SUPPLIED TEXT:
===============

During the past decade, numerous studies have shown that endogenous and naturally occurring biological molecules, including fatty acids and fatty acid-derivatives, serve as PPARα agonists , . In particular, conjugated linoleic acid (CLA) is well known as a potent PPARα agonist  and treatment with CLA actually increases the catabolism of lipids in the liver in rodents . However, the effects of CLA derivatives on PPARα remain unclear.
Recently, we reported that a particular CLA derivative, 9-oxo-10,12-octadecadienoic acid (9-oxo-ODA), is present in fresh tomato fruit, and serves as a PPARα agonist . In mouse primary hepatocytes, 9-oxo-ODA enhanced fatty acid oxidation via PPARα activation and consequently inhibited triglyceride accumulation . Interestingly, we developed that processed products such as tomato juice contain 13-oxo-9,11-octadecadenoic acid (13-oxo-ODA), an isomer of 9-oxo-ODA, which was not present in fresh tomato fruit .
In this study, we explored whether 13-oxo-ODA acts as a PPARα agonist in vitro and ameliorates dyslipidemia and hepatic steatosis in vivo. Treatment with 13-oxo-ODA activated PPARα in mouse primary hepatocytes. Furthermore, treatment of obese diabetic KK-Ay mice with 13-oxo-ODA suppressed the increase in plasma and hepatic triglyceride (TG) levels resulting from a high-fat diet (HFD), through PPARα activation in peripheral tissues such as the liver and skeletal muscle. In addition, 13-oxo-ODA treatment decreased the plasma glucose level and increased glucose the tolerance ability in the 13-oxo-ODA-fed mice, as has been shown for other PPARα agonists. These findings indicate that 13-oxo-ODA has a possibility to improve the disorder of lipid and carbohydrate metabolism, via PPARα activation.
Materials and Methods
Plant materials and chemicals
The compound 13-oxo-9,11-ODA was synthesized by Shinsei Chemical Company, Ltd. (Osaka, Japan), and 9,11-octadecadienic acid (conjugated linoleic acid; CLA) was purchased from Cayman Chemical (MI, U.S.A). All other chemicals were purchased from Sigma (MO, U.S.A), Wako (Osaka, Japan), or Nacalai Tesque (Kyoto, Japan), and were guaranteed to be of reagent grade or tissue-culture grade.

===============

TASK DETAILS:
Write out the passage on 13-oxo-ODA word for word, from "Recently, we reported" to "tomato fruit .". The listing has nothing to do with the passage on 13-oxo-ODA.

GIVEN INFORMATION:
===============

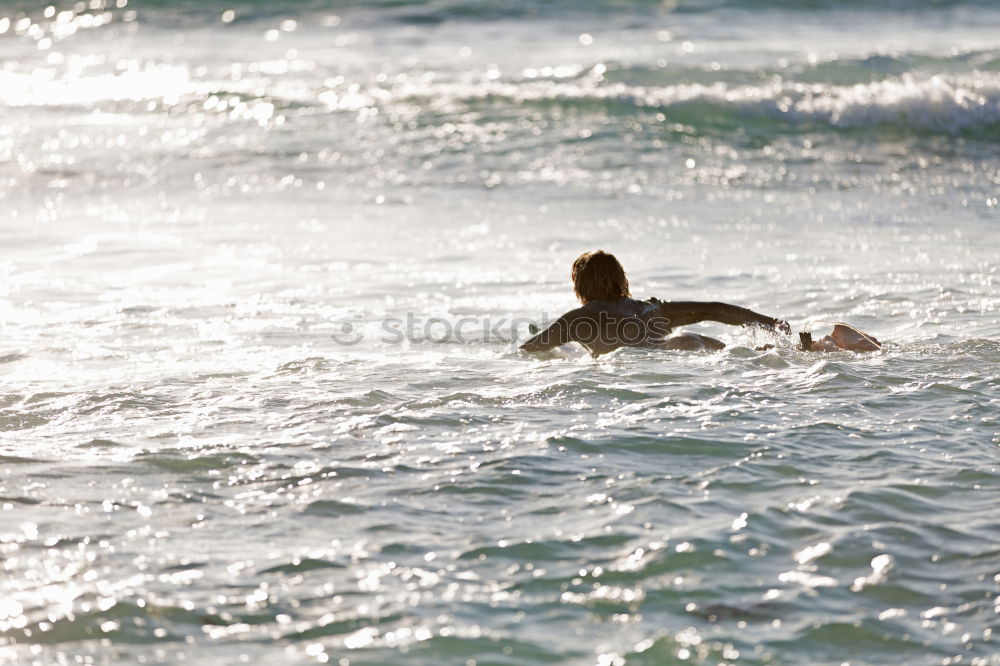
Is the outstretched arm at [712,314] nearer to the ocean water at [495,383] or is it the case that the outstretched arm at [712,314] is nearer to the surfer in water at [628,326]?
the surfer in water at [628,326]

===============

EXERCISE RESPONSE:
Recently, we reported that a particular CLA derivative, 9-oxo-10,12-octadecadienoic acid (9-oxo-ODA), is present in fresh tomato fruit, and serves as a PPARα agonist . In mouse primary hepatocytes, 9-oxo-ODA enhanced fatty acid oxidation via PPARα activation and consequently inhibited triglyceride accumulation . Interestingly, we developed that processed products such as tomato juice contain 13-oxo-9,11-octadecadenoic acid (13-oxo-ODA), an isomer of 9-oxo-ODA, which was not present in fresh tomato fruit .